La cybersécurité tend à être considérée comme enjeu technologique, puisqu’elle protège les systèmes, les réseaux, les logiciels et les données. En revanche, la cybervulnérabilité constitue un risque d’entreprise existentiel que les investisseurs ne peuvent ignorer, dont la gestion relève de la dimension sociale de l’ESG.
La cybersécurité progresse dans l’agenda législatif. Aux États-Unis, il existe désormais un engagement bipartisan en faveur d’une loi visant à améliorer le signalement des incidents de cybersécurité et à financer des projets d’infrastructure. La nouvelle stratégie de cybersécurité de l’UE prévoit quant à elle des capacités de pointe en matière de cyberdéfense pour lutter contre les cyberattaques dans la région.
Conscients de l’enjeu à la fois technique et existentiel de la cybersécurité, les leaders sur ce front intègrent cet aspect à leurs produits, services et processus. Les meilleurs élèves ont déjà renforcé leur gestion des risques cyber, ainsi que les compétences et l’infrastructure connexes, dans l’ensemble de l’organisation et leurs chaînes logistiques. D’autres suivront le mouvement. Avant d’investir dans une entreprise, il convient d’examiner son état de préparation aux cybermenaces: les acteurs capables de gérer ces risques sont mieux placés pour surperformer à long terme.
Ces évolutions devraient ouvrir des opportunités d’investissement, car elles génèrent de nouvelles affaires pour l’écosystème de la cybersécurité, dont l’adoption d’une approche «Zero Trust» qui exige l’authentification, l’autorisation et la validation en continu de tous les utilisateurs internes et externes au réseau de l’organisation avant d’obtenir (ou pour conserver) l’accès aux applications et données, ainsi qu’un dispositif d’authentification matériel et l’analyse comportementale.
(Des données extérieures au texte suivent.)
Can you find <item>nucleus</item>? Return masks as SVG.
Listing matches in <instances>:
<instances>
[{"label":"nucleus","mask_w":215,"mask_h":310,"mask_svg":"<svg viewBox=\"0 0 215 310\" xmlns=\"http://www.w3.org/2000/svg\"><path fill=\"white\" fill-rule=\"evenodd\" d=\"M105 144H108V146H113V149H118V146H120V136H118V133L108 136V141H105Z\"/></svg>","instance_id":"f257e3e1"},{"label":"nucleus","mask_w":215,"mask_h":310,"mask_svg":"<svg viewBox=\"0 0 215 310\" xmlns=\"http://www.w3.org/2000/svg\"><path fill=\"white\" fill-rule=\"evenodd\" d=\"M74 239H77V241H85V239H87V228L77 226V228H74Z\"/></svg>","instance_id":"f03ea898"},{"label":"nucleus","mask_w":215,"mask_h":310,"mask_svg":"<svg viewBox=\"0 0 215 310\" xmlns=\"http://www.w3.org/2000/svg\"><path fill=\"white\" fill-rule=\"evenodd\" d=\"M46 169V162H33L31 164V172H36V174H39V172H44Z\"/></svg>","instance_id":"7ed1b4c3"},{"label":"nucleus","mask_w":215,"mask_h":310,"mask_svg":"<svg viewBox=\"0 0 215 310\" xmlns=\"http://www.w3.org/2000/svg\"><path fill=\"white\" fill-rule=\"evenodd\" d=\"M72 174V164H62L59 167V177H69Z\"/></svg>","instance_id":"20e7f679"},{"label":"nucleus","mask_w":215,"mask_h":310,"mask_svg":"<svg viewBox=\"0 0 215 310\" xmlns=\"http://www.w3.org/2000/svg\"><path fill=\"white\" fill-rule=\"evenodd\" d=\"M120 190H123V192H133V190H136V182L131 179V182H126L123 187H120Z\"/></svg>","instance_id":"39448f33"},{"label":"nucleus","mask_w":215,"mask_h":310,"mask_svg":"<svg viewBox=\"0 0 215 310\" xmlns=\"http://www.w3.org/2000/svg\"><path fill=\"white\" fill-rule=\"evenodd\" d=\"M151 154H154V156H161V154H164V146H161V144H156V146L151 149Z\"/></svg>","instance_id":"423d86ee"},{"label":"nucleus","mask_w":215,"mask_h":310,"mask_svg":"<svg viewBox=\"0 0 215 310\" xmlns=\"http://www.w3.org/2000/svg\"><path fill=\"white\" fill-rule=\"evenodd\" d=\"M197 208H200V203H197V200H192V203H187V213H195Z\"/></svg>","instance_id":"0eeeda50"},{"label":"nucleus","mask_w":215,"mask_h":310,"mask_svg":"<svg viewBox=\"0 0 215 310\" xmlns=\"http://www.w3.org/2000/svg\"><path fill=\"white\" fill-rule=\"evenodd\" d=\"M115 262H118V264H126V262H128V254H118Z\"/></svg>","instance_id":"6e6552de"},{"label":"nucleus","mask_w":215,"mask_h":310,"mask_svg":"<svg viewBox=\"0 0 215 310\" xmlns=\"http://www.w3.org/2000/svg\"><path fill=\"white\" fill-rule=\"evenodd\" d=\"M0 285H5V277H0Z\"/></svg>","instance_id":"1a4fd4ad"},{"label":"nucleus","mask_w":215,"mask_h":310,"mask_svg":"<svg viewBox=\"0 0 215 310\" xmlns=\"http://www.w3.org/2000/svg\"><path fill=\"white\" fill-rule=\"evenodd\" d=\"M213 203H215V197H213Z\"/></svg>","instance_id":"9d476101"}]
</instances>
En outre, la demande croissante en services cloud dans la plupart des secteurs dope le marché de la sécurité basée sur cette technologie, segment affichant la plus forte croissance. Autres opportunités: les fournisseurs leaders assurant la cybersécurité à tous les niveaux de leur chaîne d’approvisionnement matériel et logiciel, et de leurs propres activités, ainsi que l’émergence de la prochaine génération de cyberspécialistes parmi les entrepreneurs de secteurs comme les services financiers, mais aussi les gouvernements encourageant les start-up innovantes.